Thomas went to Fordham University and graduated with her masters in 1998. She now holds over 25 years of experience working in this field. The New York born, Harlem residing clinical social worker

decided to mostly focus on addiction, domestic violence and some sort of abuse.  “I became a licensed therapist because I wanted to make a change in my community. I kept seeing same patterns from the generations before us with the new generation. I didn’t like what I saw, so I went to school got my masters, became licensed and now I run my own office.”

Inspirational, and approachable Thomas, LCSW-R, also advises people who have interest in this area of expertise, to make sure that this is something they truly want to do.

“While working in this field, you have to have empathy, be attentive and supportive. You meet so many people and hear so many stories, that sometimes it does become draining. And you have to learn how to separate your work mind, with your own personal mind.”

Navigating that thin line between leading with your heart and going all in; and having all of that passion whilst being able to detach to be objective and self-preserving, Thomas proclaimed, “Going into this field  is very rewarding. There have been numerous times where I haven’t seen the client for years, but they then would come up to me, greet me and tell me how much growth they had since our sessions. And that’s what this whole helping field is about. Being able to make a difference in our communities.”
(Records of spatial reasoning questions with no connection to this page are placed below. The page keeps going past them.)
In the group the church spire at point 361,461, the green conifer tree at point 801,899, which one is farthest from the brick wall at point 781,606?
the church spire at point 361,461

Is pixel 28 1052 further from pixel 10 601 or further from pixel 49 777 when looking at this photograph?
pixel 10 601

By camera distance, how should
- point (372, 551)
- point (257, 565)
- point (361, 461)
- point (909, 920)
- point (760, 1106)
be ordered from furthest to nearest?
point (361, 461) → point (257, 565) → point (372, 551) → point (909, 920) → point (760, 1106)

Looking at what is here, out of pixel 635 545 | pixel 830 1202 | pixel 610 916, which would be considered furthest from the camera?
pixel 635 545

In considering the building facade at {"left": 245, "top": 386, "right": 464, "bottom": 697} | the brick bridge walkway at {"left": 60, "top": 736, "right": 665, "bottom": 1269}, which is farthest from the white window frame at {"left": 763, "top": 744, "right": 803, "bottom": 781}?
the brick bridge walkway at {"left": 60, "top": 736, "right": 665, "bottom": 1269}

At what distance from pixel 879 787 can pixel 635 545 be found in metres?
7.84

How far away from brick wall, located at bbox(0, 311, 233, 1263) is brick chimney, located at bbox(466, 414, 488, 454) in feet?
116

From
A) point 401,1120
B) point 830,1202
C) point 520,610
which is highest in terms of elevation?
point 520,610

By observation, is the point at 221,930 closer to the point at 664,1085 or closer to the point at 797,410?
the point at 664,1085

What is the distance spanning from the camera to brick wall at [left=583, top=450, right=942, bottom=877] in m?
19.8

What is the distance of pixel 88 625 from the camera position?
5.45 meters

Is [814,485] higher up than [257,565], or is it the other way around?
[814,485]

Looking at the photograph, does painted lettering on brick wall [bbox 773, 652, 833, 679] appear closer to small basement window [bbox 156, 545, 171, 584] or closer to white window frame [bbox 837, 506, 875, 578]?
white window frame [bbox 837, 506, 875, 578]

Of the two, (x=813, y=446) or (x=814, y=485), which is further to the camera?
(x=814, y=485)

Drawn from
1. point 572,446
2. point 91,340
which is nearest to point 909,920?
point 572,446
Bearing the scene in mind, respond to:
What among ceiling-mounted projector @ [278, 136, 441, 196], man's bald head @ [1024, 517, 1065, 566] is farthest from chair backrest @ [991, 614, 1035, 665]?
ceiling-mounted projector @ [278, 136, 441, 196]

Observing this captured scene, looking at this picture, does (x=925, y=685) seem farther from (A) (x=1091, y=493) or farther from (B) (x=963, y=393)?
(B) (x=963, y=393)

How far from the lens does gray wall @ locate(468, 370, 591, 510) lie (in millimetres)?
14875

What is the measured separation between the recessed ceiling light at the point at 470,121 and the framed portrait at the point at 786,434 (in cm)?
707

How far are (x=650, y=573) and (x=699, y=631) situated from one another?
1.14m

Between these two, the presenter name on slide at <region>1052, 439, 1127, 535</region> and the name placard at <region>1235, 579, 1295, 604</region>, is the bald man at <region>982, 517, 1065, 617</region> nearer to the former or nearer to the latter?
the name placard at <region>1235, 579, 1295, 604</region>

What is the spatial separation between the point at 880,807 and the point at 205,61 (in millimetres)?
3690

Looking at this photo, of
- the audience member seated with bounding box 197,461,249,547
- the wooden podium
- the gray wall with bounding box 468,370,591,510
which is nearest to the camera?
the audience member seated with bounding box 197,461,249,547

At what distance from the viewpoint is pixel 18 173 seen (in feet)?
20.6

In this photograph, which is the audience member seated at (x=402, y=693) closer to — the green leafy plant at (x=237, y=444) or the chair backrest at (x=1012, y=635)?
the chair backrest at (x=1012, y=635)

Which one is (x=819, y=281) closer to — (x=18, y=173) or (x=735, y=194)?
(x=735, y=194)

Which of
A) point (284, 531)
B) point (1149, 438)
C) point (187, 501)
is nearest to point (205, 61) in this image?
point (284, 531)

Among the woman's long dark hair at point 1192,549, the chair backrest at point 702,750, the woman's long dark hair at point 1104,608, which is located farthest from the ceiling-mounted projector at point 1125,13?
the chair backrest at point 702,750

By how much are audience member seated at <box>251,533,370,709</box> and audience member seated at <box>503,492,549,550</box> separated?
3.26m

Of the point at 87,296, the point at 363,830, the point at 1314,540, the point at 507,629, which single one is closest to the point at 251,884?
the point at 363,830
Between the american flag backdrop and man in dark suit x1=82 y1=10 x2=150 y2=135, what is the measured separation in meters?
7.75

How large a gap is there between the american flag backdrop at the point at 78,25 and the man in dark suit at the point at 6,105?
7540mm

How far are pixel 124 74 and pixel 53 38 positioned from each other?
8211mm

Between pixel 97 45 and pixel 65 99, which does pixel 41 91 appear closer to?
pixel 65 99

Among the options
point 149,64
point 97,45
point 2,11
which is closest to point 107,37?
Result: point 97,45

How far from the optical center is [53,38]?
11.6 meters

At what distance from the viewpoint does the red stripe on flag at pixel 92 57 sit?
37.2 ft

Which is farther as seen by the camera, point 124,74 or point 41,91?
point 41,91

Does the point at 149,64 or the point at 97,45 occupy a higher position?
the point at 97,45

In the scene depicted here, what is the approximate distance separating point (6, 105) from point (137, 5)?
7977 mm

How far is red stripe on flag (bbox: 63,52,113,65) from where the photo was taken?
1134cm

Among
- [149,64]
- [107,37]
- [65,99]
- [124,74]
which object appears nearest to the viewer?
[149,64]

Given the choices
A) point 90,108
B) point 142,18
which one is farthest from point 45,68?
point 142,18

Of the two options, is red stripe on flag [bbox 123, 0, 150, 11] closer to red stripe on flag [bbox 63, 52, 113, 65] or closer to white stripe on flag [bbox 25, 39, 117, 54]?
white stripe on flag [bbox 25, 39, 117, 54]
Thomas said she hopes that one day, she will be able to see more African-Americans in this discipline of work, as well as involvement in their communities. 

“Not only do we need more effective African-Americans in political settings, but also in counseling. Everything ties together, where we may lack in one area it affects others. I always advise that if people aren’t open enough to talk to a professional, people should host interventions sessions with a close friend or relative. Talking about a situation or personal issues, does make you feel better. It’s the feeling of being able to express your emotions without judgment, that sometimes is all you really need.”

Thomas also specializes in couples therapy, depression and anxiety. In these hectic times she encourages anyone who needs to talk to reach out to a professional.